Herbal tones in the aroma turn spicy and fruity in the cup. The fruit nuances in the acidity lift the top of the profile and keep it light and shimmering all the way through to finish and aftertaste. Enough bottom for resonance.

For a canned coffee, considerable aroma: full, complete, with a silky, slightly vanilla-toned sweetness that grows in power as the coffee cools. Enough acidity to keep the coffee from dying, and a solid if obvious bottom.
The aroma is complete but fades quickly. The acidity is bright, clear, and classic, hovering on the edge of winy. Some resonance echoes under the acidity, but both pleasure and complexity are concentrated at the top of the profile.
The aroma is slight but lively; the acidity is bright, classic and lightly assertive, remaining safely if precariously on the right side of sour. The bottom notes provide just enough ballast for the relatively buoyant acidity.
A somewhat darker-than-supermarket-norm roast style helps mute acidity and sweeten the profile. Virtually no top notes, but a smooth, sweet-toned bottom with an attractive pruny finish.
Superb aroma: full, rich, stretching from winy top notes to a deep, engaging bottom. But the wine-like East African acidity turns hard in the cup, then reveals clear fermented notes as the coffee cools. The Java component is weak, failing to provide the expansive bottom such blends call for.
A sweet nuttiness dominates here, without offense but also without much intrigue or energy. The nut-like tones may harbor a hint of acidity but no grace notes and little depth or dimension.
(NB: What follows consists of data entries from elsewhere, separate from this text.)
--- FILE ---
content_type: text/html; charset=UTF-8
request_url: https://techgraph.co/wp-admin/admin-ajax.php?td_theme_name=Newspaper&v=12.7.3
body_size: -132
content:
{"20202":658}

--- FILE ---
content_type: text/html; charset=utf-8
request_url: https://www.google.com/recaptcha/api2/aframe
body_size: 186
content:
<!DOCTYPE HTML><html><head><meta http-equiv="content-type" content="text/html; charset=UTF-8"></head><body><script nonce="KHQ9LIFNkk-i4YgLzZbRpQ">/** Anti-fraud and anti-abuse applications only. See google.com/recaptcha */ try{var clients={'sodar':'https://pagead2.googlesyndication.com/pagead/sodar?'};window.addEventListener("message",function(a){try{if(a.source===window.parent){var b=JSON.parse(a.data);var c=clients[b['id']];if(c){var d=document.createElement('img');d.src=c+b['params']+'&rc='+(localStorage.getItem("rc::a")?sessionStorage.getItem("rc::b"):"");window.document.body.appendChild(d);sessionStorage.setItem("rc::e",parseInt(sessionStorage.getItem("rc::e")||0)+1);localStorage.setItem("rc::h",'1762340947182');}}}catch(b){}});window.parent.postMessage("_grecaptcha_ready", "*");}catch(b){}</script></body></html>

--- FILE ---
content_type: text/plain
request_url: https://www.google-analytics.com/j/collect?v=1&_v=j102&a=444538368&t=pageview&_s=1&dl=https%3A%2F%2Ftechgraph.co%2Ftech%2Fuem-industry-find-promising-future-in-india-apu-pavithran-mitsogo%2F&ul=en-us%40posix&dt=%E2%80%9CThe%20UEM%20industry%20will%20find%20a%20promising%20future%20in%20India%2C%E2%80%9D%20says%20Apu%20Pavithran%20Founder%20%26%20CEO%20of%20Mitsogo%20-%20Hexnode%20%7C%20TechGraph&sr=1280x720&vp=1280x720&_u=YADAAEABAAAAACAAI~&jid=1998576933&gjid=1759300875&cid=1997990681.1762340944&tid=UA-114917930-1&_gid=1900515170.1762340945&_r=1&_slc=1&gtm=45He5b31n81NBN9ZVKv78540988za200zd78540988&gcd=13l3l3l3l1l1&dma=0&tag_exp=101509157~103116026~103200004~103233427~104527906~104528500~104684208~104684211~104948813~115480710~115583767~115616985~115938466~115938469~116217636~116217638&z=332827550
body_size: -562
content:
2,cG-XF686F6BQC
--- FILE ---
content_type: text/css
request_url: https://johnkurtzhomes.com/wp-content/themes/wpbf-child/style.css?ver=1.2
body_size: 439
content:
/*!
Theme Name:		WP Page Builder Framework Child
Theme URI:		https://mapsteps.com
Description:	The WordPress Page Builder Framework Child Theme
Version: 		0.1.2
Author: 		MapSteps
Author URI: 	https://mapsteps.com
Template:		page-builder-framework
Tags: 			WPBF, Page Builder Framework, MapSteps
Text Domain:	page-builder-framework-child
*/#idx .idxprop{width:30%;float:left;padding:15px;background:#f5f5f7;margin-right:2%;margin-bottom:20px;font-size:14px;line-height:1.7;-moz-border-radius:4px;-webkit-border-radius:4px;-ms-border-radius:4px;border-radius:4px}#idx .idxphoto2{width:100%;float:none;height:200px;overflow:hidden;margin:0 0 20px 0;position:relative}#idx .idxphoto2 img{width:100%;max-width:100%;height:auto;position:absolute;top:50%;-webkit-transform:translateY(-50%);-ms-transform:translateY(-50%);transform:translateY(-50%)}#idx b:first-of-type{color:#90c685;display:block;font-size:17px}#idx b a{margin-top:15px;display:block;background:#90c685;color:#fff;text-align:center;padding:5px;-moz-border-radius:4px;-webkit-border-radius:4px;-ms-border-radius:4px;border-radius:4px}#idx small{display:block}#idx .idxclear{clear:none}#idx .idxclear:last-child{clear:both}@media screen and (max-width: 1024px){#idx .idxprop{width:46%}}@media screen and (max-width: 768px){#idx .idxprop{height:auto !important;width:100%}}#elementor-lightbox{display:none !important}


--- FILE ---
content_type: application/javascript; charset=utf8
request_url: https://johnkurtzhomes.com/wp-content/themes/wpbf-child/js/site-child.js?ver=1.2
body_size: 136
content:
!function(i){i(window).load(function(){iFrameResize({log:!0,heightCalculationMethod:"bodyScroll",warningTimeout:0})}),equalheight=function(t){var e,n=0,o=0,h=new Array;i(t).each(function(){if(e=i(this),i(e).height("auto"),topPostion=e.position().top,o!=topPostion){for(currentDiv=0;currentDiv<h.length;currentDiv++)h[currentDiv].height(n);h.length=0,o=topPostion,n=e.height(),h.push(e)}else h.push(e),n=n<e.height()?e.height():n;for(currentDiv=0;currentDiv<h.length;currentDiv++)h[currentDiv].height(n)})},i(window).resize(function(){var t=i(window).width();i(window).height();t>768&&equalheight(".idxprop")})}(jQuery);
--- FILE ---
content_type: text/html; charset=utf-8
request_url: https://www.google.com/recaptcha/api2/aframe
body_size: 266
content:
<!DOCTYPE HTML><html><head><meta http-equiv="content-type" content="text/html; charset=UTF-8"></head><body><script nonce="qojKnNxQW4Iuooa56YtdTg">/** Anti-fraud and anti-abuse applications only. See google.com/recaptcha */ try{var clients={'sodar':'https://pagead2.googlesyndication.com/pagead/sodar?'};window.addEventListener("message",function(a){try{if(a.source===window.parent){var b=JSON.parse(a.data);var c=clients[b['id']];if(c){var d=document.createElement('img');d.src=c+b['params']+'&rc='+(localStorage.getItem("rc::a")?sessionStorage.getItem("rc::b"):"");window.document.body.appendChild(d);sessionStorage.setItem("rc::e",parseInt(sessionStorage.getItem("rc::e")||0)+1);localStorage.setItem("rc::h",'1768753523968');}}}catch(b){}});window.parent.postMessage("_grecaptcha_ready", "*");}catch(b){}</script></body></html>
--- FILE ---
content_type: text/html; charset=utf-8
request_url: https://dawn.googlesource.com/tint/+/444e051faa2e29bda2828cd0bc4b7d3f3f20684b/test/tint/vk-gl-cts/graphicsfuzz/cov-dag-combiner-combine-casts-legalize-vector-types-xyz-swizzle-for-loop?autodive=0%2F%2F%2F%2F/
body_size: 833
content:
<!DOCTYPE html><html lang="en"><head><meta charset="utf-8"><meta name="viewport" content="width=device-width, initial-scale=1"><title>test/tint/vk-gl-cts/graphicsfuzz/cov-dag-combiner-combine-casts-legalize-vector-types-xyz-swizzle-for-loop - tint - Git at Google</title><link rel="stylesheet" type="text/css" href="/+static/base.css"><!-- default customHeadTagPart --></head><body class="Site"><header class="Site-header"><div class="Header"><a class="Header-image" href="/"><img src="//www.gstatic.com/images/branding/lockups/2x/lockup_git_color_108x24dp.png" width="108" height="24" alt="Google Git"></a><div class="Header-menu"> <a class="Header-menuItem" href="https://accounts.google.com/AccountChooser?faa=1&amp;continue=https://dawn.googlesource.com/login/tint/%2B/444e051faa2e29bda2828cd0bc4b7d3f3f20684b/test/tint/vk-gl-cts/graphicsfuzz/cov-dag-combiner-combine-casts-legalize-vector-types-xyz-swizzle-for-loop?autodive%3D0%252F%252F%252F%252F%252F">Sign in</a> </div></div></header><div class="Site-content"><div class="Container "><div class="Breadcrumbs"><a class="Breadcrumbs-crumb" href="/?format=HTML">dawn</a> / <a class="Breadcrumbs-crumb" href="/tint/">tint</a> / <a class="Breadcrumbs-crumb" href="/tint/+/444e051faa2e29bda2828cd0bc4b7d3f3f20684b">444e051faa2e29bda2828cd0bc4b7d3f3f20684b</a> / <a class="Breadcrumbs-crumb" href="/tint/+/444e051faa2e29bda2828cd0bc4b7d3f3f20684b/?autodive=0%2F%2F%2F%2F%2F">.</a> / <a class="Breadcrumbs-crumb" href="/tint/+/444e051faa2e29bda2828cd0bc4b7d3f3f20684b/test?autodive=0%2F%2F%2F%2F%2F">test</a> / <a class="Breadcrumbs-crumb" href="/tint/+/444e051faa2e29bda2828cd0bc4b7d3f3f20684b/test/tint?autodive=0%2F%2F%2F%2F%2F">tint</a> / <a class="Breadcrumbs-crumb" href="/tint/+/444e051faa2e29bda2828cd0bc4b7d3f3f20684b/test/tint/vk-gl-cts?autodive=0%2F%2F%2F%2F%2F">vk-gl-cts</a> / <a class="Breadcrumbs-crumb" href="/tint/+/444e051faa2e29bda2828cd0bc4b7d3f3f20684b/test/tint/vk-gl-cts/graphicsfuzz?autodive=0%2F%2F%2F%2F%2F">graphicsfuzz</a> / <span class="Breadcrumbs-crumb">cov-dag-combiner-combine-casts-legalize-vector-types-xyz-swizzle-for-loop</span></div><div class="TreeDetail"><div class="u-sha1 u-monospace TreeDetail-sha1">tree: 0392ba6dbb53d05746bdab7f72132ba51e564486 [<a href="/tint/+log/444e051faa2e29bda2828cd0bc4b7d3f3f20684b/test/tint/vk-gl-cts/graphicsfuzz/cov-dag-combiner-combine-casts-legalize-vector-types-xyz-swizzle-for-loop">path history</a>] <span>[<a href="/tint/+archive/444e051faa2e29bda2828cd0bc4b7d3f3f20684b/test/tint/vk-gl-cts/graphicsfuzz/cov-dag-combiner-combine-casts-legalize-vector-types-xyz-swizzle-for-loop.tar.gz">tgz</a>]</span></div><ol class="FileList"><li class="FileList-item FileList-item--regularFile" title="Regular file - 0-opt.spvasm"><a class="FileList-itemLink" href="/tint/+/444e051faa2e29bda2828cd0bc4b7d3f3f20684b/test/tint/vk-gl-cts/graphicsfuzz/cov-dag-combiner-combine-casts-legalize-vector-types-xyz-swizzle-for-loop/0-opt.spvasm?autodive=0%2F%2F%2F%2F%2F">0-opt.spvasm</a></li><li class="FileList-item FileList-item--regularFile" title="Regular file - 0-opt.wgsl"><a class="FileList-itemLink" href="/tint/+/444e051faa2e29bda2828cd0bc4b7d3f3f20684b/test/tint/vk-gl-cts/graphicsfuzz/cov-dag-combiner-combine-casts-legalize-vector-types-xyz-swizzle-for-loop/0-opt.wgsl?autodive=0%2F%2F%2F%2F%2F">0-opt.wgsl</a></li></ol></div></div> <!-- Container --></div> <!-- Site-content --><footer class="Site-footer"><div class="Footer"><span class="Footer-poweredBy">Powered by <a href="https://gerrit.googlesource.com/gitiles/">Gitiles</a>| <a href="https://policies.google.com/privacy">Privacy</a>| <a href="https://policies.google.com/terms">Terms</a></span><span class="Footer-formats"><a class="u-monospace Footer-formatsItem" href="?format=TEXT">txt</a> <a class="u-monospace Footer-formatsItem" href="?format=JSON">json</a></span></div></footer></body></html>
A deep bottom with just enough acidity to keep from the coffee from imploding into dullness. Other than the rather full body I read few signs of the Colombia profile in this decent but hardly exciting coffee.
For a moment, somewhere between nose and finish, this coffee struck me as rich with its nut and vanilla tones. But overall a thin-toned acidity dominates: an edgy, almost sour distraction without grace notes or resonance.
The vanilla / nut tones in the aroma fade quickly in the cup, giving way to a rather hard, characterless acidity that eventually takes on prune-like inflections in the finish.
Low-toned to the point of flatness. A hard, slightly metallic taste is the only sign of acidity. A sweet sensation that reads as vanilla in the nose and prune in the finish is the only saving virtue.
Fermented notes, barely detectable in the acidy notes of the aroma, dominate in the cup, particularly as the coffee cools, turning from mild distraction to barnyard nasty.